**WORK REQUIRED:** Pull out the news story below about the deadly mushroom soup at a senior care home and copy all of it word for word.

**TEXT BLOCK:**
== Segment start ==

Mushroom Poisoning At Gold Age Villa Senior Care Facility Claims Fourth Life [Video]


Authorities say a fourth person has died from eating poisonous mushrooms at a senior care facility in Loomis, California.

According USA Today, the woman, identified as Dorothy Mary Hart, passed away Tuesday after consuming a soup that contained toxic mushrooms earlier in the month.

As reported by The Inquisitr’s Patrick Frye, three others at the Gold Age Villa in Northern California died previously from ingesting the mushrooms in an incident sheriff’s investigators have previously characterized as a tragic accident.

The soup was quickly pinpointed as the cause behind the poisonings due to the fact that the only person living at the senior home who did not get sick also did not eat dinner that night.

A caretaker who prepared the soup, who was also among those sickened, apparently picked the mushrooms from the backyard of the six-bed care facility and did not know they were poisonous.

“This is an ongoing tragedy, an unfortunate accident,” said Dena Erwin, spokeswoman for the sheriff’s office.

The other people who have died were identified as 86-year-old Barbara Lopes; 73-year-old Teresa Olesniewicz and 90-year-old Frank Warren Blodgett.

According to Dr. Kent R. Olson, medical director of the San Francisco division of the California Poison Control System, vomiting and diarrhea associated with mushroom poisoning can take 12 hours or longer to develop, which often makes it difficult to diagnose.

The loss of fluids can cause kidney failure, but the poisons attack the liver and stop the organ from producing normal proteins. The victim usually falls into a coma, and the liver eventually shuts down and dies.

California recorded 1,700 cases of mushroom-related illnesses from 2009 to 2010, including two deaths.

== Segment end ==

**RAW DATA:**
== Segment start ==

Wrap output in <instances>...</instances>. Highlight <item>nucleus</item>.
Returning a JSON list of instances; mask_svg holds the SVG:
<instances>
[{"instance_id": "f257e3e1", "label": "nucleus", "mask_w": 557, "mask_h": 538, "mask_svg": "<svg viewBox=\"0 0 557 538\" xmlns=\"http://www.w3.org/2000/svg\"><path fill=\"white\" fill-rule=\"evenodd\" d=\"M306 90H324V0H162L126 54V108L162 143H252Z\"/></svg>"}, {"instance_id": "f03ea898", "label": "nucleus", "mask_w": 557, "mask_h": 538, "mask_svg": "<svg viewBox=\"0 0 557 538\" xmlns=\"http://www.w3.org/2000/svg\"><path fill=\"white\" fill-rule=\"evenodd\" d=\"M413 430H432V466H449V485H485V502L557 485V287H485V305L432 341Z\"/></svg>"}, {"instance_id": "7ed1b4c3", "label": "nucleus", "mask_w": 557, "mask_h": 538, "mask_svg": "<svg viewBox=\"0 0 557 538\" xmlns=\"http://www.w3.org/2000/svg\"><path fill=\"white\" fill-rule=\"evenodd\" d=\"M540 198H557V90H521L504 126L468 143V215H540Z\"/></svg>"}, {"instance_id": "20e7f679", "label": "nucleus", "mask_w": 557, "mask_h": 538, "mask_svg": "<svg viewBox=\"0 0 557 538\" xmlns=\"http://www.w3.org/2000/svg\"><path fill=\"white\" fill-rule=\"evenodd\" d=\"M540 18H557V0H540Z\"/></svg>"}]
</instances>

== Segment end ==

**OUTPUT FOR THIS EXERCISE:**
Mushroom Poisoning At Gold Age Villa Senior Care Facility Claims Fourth Life [Video]


Authorities say a fourth person has died from eating poisonous mushrooms at a senior care facility in Loomis, California.

According USA Today, the woman, identified as Dorothy Mary Hart, passed away Tuesday after consuming a soup that contained toxic mushrooms earlier in the month.

As reported by The Inquisitr’s Patrick Frye, three others at the Gold Age Villa in Northern California died previously from ingesting the mushrooms in an incident sheriff’s investigators have previously characterized as a tragic accident.

The soup was quickly pinpointed as the cause behind the poisonings due to the fact that the only person living at the senior home who did not get sick also did not eat dinner that night.

A caretaker who prepared the soup, who was also among those sickened, apparently picked the mushrooms from the backyard of the six-bed care facility and did not know they were poisonous.

“This is an ongoing tragedy, an unfortunate accident,” said Dena Erwin, spokeswoman for the sheriff’s office.

The other people who have died were identified as 86-year-old Barbara Lopes; 73-year-old Teresa Olesniewicz and 90-year-old Frank Warren Blodgett.

According to Dr. Kent R. Olson, medical director of the San Francisco division of the California Poison Control System, vomiting and diarrhea associated with mushroom poisoning can take 12 hours or longer to develop, which often makes it difficult to diagnose.

The loss of fluids can cause kidney failure, but the poisons attack the liver and stop the organ from producing normal proteins. The victim usually falls into a coma, and the liver eventually shuts down and dies.

California recorded 1,700 cases of mushroom-related illnesses from 2009 to 2010, including two deaths.